I’ asking cause everyone says that adaptive qmc is better. However I’ve been using it and got very noisy results with glossys, and turning global subdivisions up makes rendering too slow. So I thought may be to start using adaptive subdivision again.

Just a little clarification (I have always been used to Imap and QMC for animations - this Lightcache option has opened up a whole new can of worms…)

1) In Part II, do we leave the secondary engine set to Lightcache, and have that Lightcache loaded from the file we saved in Part I? In this way, the Irradiance map is being calculated from the Lightcache.

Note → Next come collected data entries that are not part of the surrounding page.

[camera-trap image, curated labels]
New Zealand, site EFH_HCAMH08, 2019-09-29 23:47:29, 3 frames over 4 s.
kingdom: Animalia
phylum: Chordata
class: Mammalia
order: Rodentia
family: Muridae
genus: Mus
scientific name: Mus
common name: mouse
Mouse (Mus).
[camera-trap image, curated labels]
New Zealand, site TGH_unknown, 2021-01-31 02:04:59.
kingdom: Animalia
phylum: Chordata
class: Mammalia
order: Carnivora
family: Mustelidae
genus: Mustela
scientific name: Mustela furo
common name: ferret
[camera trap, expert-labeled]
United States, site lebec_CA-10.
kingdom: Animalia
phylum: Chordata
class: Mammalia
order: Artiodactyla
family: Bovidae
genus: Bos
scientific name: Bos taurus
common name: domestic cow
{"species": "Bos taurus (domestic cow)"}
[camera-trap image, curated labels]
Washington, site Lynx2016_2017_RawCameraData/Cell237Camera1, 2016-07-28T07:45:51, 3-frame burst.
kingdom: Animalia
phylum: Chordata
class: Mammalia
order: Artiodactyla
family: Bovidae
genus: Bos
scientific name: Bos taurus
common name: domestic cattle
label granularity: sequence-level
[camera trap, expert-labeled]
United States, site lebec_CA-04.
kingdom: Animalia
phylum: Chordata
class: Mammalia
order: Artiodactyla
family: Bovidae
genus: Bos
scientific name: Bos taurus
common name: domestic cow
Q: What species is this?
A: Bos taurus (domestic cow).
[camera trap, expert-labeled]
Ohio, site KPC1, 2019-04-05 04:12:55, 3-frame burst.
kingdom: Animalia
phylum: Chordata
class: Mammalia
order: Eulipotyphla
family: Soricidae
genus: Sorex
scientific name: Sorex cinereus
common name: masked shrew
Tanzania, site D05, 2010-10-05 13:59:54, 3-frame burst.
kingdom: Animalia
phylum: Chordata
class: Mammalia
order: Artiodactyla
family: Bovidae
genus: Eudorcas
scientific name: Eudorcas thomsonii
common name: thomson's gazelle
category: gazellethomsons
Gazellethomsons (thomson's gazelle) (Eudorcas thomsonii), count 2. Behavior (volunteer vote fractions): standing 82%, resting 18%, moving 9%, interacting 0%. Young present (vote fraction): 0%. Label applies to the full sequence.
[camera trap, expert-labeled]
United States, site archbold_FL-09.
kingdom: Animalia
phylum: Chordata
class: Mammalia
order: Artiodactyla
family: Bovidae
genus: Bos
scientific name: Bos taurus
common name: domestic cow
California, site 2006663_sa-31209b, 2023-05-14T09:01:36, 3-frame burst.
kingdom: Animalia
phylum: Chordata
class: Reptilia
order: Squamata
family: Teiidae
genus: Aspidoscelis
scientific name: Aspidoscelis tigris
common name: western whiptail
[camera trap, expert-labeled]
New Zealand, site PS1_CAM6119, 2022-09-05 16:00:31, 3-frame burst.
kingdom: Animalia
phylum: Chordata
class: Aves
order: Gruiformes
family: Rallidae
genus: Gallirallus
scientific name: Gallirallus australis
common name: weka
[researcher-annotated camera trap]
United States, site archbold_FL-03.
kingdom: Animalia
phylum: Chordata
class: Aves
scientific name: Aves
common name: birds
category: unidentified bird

Do I understand this correctly?

2) We are producing a massive animation of a business park. There are about 30 large office buildings. The camera flies around the whole park and also goes into two or three of the buildings (it is proving to be quite a challenge!). The whole model is built in mm, so you can imagine that the scene size is many tens of thousands of units across. Should I leave the Lightcache set to Screen mode rather than World?

3) I may be pushing things just too far with this same animation. As I understand it, the Subdivs setting for the Lightcache in Flythrough mode is a number of samples that is spread *evenly* throughout the whole of the animation path. In the above scenario with 30-odd buildings on a massive business park, my Subdivs setting would need to be many thousands (?). Am I right? In your tutorial, you set it to 3300 - this is for a very small scene in comparison to the business park I am working on. This suggests a figure of 30000+ Subdivs! I assume this would either take for ever and a day to calculate or crash my system.

Is this where the ‘brute force’ method comes into play, and if so, the dreaded ‘flicker’?

Do you think an animation like this is even feasible with Vray?

In part two the lightcache is indeed used by the ir map calculation to speed things up. This is the same in a single frame, the LC is always calculated first so that IR map can use this info.

In your scene I think it is best to break the anim up into multiple scenes so you don’t have to calculate the LC for the whole anim at once. You would indeed need insane amount of subdivs especially when you enter the buildings too.

You can still use world scale (which should be better otherwise samples in the distance will be much larger than those close to the camera). But don’t set it to 0.01 if you work in mm… You don’t want samples to be 1/100th of a mm small :slight_smile: Also here, breaking up in scenes would be better so you can use smaller samples in your interior vs exterior.

Thanks flipside! I’m having a play around now.

Do you use Lightcache for all animations now? I’m wondering if I should go “all the way” as it were, for both internakl and external? :?

I used it for an interior scene, but it was a pretty easy scene. I don’t know if it will make much of a difference in exteriors (because there isn’t much secondary bounces anyways). But for interiors it is definatly way faster.

Another thing: the tutorial mentions:
“Make sure that the timeline animation range matches the range which you want to render”

How do I do this? Basically, I have quite a few cameras of varying lengths from 0 to 90 seconds. If I am looking at one specific camera with a range from 20 to 30 seconds, how do I achieve this? Is it just by setting Time Output/Range in the Render/Common box?

The reason why I am thinking this doesn’t work is because when it builds the LC, I can see elements in the samples from much earlier in the cameras path than I wish to compute. Does this make sense?

The LC animation mode should only be used for 1 camera I think.

If cam one moves from frame 300 to 1200, set the visible part of the timeline from 300-1200 and render the LC for that cam. Do the same for the other cams and save them all to different files so you can load the appropriate one when you will do the IR map pass for each cam.

I guess you know how to make a certain range visible? Just press the time configuration button next to the frame number field and set start and end time.

That was the bit I couldn’t work out! Cheers flipside.